#### Spatial questions based on scenes:
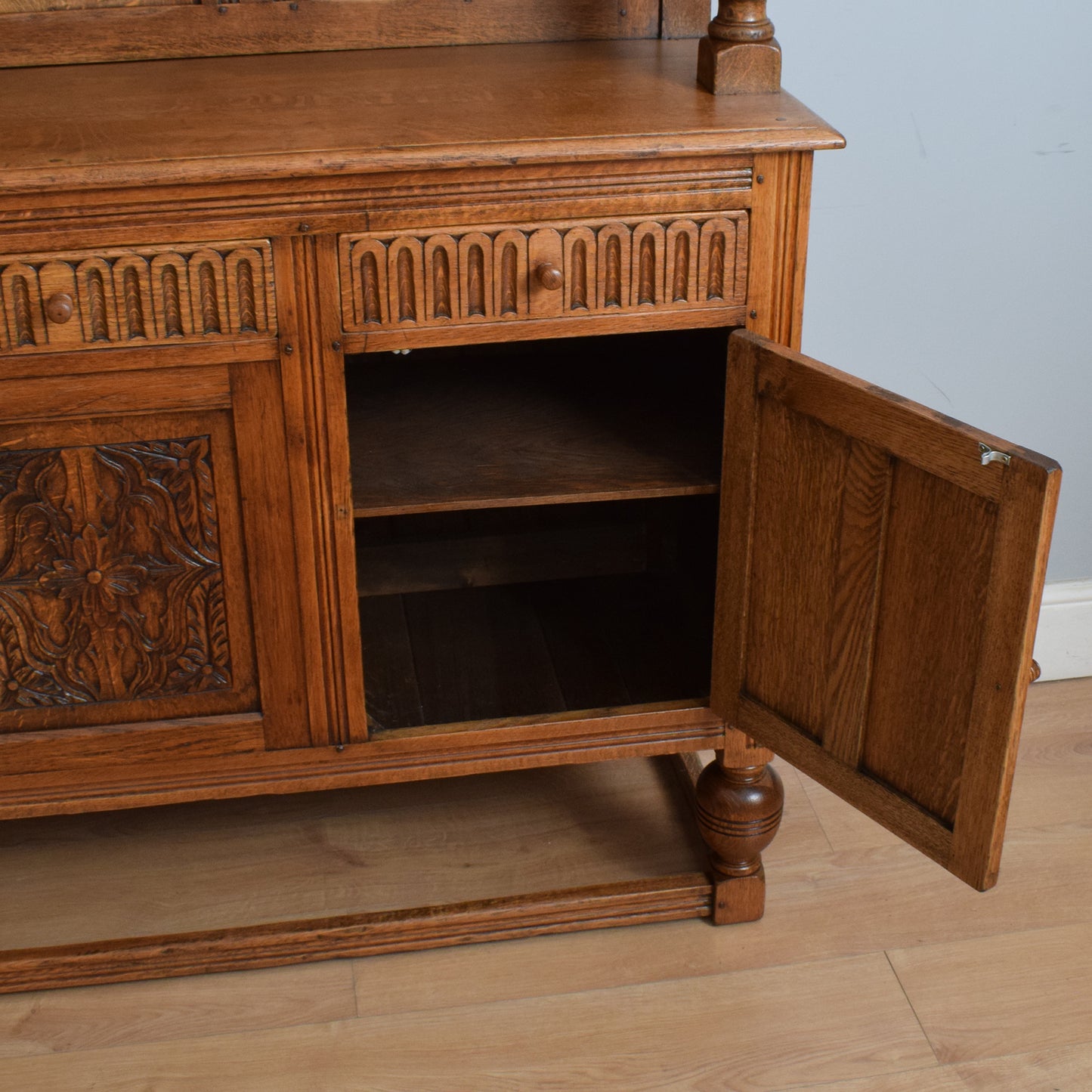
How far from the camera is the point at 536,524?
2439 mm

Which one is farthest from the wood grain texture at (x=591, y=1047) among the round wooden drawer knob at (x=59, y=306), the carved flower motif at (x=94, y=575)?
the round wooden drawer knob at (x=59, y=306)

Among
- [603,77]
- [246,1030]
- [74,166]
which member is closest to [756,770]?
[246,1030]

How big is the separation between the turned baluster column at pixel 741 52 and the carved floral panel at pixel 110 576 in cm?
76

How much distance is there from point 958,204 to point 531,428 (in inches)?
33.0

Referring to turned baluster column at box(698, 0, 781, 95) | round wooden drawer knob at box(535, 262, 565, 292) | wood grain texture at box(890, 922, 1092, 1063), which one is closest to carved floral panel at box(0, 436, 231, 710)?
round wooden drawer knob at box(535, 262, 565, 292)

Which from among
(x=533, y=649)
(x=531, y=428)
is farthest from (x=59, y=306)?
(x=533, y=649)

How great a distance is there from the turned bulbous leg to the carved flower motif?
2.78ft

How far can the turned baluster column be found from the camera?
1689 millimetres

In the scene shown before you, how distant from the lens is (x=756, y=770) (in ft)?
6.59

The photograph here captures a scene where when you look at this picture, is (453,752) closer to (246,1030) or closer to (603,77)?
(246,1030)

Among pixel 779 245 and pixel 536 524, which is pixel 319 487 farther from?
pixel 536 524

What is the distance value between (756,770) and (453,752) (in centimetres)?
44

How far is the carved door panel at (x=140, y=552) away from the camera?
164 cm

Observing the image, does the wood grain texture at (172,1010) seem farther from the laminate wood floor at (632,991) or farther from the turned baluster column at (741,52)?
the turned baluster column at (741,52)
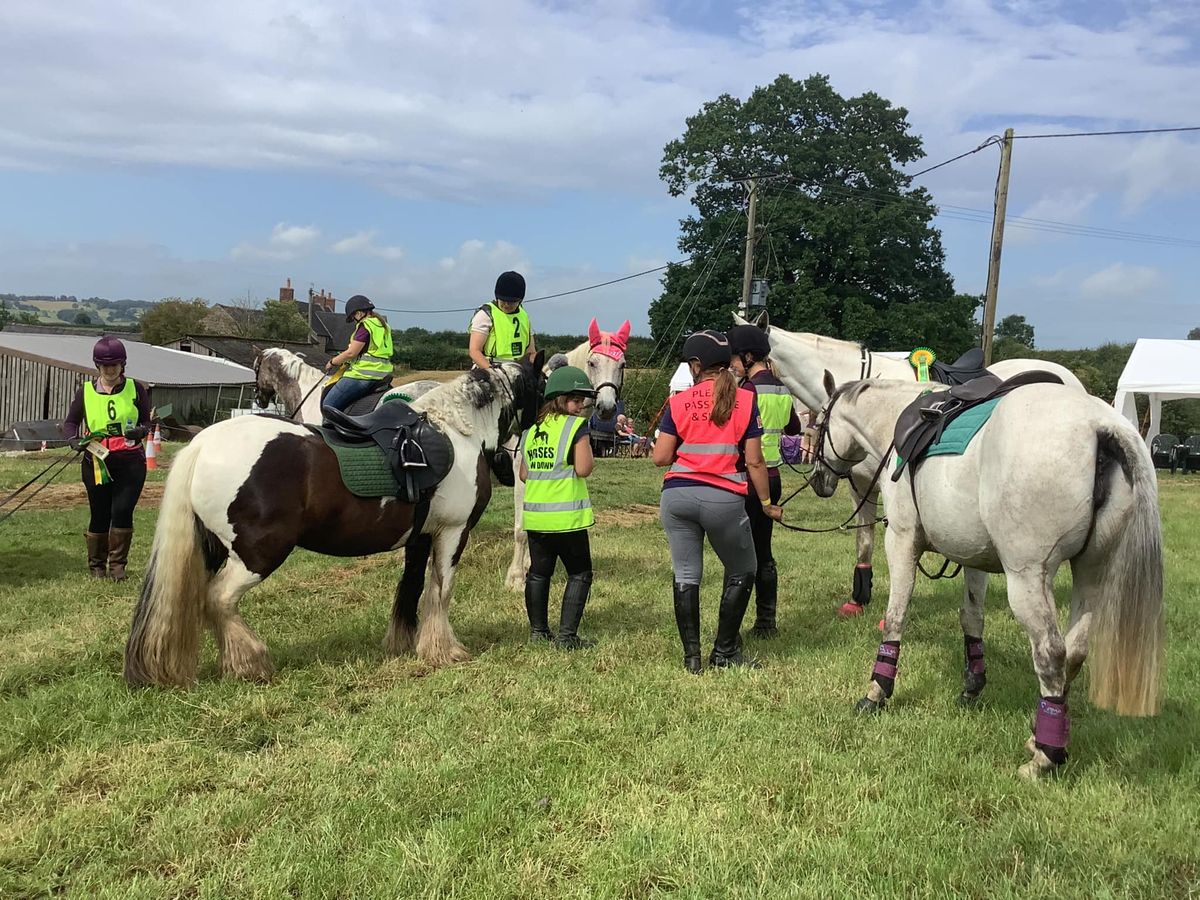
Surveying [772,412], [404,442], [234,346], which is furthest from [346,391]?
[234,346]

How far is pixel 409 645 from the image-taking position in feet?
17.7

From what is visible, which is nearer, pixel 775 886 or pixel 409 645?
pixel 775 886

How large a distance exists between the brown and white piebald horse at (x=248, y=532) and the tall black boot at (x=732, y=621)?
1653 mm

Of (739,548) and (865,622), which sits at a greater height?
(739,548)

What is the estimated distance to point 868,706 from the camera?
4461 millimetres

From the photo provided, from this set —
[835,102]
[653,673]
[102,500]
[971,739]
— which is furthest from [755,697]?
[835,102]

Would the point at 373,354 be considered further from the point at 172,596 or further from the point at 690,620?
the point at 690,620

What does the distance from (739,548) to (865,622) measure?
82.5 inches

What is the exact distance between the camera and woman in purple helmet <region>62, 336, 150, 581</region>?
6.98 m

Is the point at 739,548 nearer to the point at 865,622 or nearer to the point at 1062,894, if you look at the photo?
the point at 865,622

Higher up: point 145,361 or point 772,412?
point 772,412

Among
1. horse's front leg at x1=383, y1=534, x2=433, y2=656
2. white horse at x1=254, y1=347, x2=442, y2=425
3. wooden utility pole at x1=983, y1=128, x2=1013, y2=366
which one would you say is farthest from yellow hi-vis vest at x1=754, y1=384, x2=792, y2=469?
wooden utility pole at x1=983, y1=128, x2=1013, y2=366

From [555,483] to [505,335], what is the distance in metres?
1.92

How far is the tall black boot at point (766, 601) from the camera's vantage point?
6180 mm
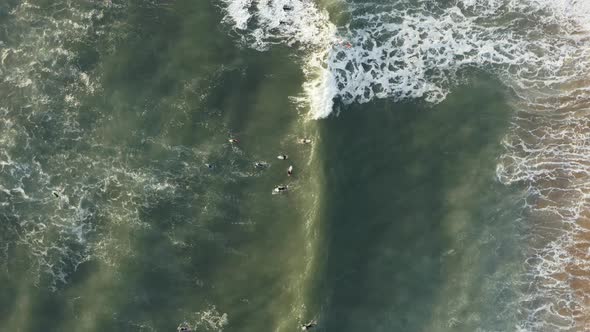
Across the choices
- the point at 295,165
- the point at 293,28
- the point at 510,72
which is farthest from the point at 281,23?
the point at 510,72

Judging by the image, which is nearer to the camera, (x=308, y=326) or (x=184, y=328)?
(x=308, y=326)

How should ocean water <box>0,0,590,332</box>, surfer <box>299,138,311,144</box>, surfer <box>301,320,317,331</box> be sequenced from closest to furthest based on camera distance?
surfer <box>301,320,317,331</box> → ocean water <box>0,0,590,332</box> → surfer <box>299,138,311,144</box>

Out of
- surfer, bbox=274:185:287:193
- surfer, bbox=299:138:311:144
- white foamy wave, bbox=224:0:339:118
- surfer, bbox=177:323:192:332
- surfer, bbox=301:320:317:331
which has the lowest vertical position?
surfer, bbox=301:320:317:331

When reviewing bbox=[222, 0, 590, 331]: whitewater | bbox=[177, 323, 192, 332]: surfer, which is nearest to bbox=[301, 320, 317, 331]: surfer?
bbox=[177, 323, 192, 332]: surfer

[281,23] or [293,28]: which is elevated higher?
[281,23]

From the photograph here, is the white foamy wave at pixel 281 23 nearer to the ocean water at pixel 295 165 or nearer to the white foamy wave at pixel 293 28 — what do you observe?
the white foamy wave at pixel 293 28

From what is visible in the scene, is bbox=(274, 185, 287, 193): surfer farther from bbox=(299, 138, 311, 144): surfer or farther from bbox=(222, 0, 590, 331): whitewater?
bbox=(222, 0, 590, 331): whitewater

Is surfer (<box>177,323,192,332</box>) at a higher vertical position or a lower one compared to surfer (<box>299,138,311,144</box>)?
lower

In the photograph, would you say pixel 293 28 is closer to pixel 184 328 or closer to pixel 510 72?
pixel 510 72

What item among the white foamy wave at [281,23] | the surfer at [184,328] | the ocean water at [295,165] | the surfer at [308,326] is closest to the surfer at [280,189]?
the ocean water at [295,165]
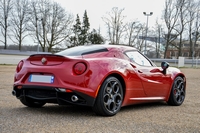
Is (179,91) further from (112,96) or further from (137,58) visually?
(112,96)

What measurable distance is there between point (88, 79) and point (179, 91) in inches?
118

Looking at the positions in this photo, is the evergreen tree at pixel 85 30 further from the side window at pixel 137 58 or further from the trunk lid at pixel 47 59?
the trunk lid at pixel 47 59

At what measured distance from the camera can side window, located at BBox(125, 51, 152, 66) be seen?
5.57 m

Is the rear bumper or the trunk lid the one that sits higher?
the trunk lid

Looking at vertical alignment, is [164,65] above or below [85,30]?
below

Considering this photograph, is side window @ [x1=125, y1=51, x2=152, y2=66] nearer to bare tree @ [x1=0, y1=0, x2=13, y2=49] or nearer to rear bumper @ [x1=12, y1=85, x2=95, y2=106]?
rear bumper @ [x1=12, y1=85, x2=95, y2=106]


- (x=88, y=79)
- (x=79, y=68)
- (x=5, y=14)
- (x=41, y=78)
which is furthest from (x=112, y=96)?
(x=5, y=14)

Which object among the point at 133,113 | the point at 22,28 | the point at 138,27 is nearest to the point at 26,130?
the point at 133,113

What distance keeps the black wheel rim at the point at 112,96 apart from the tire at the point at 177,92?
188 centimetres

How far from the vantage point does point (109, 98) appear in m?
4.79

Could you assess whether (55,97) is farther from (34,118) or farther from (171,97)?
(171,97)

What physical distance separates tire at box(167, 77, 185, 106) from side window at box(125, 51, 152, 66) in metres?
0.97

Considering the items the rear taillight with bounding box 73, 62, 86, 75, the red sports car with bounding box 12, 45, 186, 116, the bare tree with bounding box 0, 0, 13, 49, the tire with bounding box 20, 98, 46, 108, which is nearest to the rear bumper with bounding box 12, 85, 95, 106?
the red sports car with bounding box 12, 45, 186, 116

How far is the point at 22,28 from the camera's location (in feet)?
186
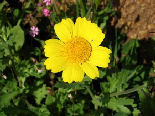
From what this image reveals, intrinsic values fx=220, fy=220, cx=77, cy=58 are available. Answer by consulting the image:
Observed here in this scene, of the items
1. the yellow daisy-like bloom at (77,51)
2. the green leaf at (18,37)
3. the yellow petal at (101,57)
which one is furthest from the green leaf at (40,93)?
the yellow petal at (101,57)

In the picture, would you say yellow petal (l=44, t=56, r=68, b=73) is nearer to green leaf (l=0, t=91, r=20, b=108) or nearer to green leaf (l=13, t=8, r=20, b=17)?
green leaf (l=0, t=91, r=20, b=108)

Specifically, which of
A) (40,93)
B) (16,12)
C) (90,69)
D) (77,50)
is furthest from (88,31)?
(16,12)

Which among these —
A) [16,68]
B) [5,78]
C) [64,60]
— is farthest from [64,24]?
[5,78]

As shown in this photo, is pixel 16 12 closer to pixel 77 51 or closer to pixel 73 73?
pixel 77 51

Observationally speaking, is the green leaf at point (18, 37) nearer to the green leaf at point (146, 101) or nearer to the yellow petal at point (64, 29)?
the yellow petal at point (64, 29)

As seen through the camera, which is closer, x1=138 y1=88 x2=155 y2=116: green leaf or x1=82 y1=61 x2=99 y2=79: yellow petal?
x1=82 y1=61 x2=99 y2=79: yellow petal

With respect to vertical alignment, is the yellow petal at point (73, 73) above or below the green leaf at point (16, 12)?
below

#### Stated problem:
Reproduce the data verbatim, starting at the line containing "With respect to" and ending at the end of the data.

#### Exercise solution:
With respect to vertical alignment, is the yellow petal at point (73, 73) above or below the green leaf at point (16, 12)?
below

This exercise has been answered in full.